We started our mornings on most days with a horrible hotel breakfast (aka free) and griped that we had not even had a bagel yet, but being the frugal person I am I was not giving up free breakfast. Then we would check out of our hotel and take off on our next college tour. 5 schools in 4 days. We don’t do anything slowly, hit it hard is our middle name, and that we did. Occasionally we would pop into a college bookstore or grab a bite to eat on campus, but mostly we were taking notes, asking questions, and then driving late at night to the next day's adventures. There might have been one encounter with a police officer somewhere in rural Ohio between two farms and I probably should clarify before Largo gets overzealous with the details. I was not speeding, but apparently, I did not change lanes correctly. I was let off with a warning and a kind police officer informed me I just skated a $600 fine. I mentioned to him that I lived on a boat and did not have lanes, but a whole ocean. He was not amused. Largo was unimpressed as well and kept a keen eye on my lane changing for the remainder of the trip. So as you can see some shenanigans were had.
To be honest, I was not prepared for what I was about to encounter. See, just a handful of years ago I was doing college tours with Avalon. But, contrary to the tours with Largo, I left the tours with Avalon feeling inspired, hopeful, and positive that this next generation was going to change the world for the good. I don’t remember leaving any university disgusted. I don’t know if it is because times have changed, Largo’s academic program of choice, geographic location, or something else, but these tours were incredibly discouraging which made this process of the college hunt even harder for Largo to find that diamond in the rough.
On almost all of the campuses we visited, I saw expensive glossy brochures with fabulous photos, dynamic admissions officers welcoming us to “the best university” and a gift bag with a pen or sticker to get the FOMO going. And if all that was not enough the weather for April was perfect, which means students were out of campus lawns laughing, playing music, having soccer matches, and overall engaging with friends and enjoying life. The energy was vibrant and addictive. It made it easy for most parents and prospective students to overlook the cracks in the system unless they were seeking something deeper.
Once we pulled back the curtain and took a closer look into “things” that matter to our future college student it was a bit alarming. We saw no pride flags, flyers for minority group meet-ups, women’s equality literature, nothing. And when I say nothing I mean it was not even addressed in the charming admissions welcome speeches. The well-poised and every so funny admissions officers were sure to mention the large Division xyz sports teams and free/discounted entrance to events for students, the multitude of dining options, community living with people of similar interests, and the price, of course, the price, but nothing about the programs for those who are marginalized. It was such a letdown for both of us. I always refrain from saying anything about college tours to my kids while we are on them. I let them decide and share their thoughts all the way down to the final choice of university. Even when one NYC school is 10x more in price and sucking the money out of anyone who will give it, while offering little in aid packages. I still say nothing. I let them come to their own conclusions and then we discuss their thoughts. It is not until this time that I share my opinions as well.
As I said before, I live within the “glimmer of hope,” and there was a shining star. There always is if you look in the right places.

PROBLEM: In the college tour text, why does the writer keep quiet about the schools while the tours are going on? Answer in one to three sentences. The entries that come next are separate material, unrelated to the college tour text.

INFORMATION SUPPLIED:

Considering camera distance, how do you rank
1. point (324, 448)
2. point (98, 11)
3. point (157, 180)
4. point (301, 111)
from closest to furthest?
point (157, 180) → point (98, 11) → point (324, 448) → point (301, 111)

SOLUTION BELOW: The writer wants the kids to decide for themselves and share their own thoughts, all the way to the final choice of university. Only after they reach their own conclusions do the two of them talk it over, and then the writer shares opinions too.